Interpretive framework and evidence boundaries
Taken together, current human studies of senolytic therapy should be viewed as biological validation studies rather than efficacy trials. While reductions in senescence markers and inflammatory mediators are consistently observed, these surrogate outcomes do not yet translate into demonstrable improvements in glycemic control, insulin sensitivity, or β-cell preservation. The distinction between mechanistic promise and clinical effectiveness is critical, particularly in a heterogeneous disease such as T2DM.
Accordingly, senolytic therapy should presently be regarded as an experimental geroscience-based intervention, with potential relevance to metabolic disease that requires rigorous confirmation in adequately powered, randomized clinical trials using standardized metabolic endpoints. Until such data are available, claims regarding disease modification or glycemic benefit must remain provisional.
Integrative discussion and translational implications
This review synthesizes current evidence positioning cellular senescence as a biologically relevant contributor to metabolic dysfunction in T2DM. Rather than redefining T2DM exclusively as an aging disorder, we propose that senescence biology represents one upstream mechanistic layer interacting with established metabolic drivers such as obesity, insulin resistance, and glucotoxicity.

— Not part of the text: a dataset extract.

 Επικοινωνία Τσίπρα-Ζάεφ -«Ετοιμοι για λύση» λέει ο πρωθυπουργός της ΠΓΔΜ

Integrative overview of mechanistic pathways
When viewed through the perspective of biological aging, type 2 diabetes mellitus (T2DM) is presented not only as a glucose metabolic disorder but also as a systemic condition, with a number of factors contributing to it including chronic cellular stress and maladaptive responses to aging. Cellular senescence presents an unifying mechanism, connecting metabolic overload, chronic inflammation, and tissue dysfunction in adipose tissue, liver, skeletal muscle, and pancreatic islets.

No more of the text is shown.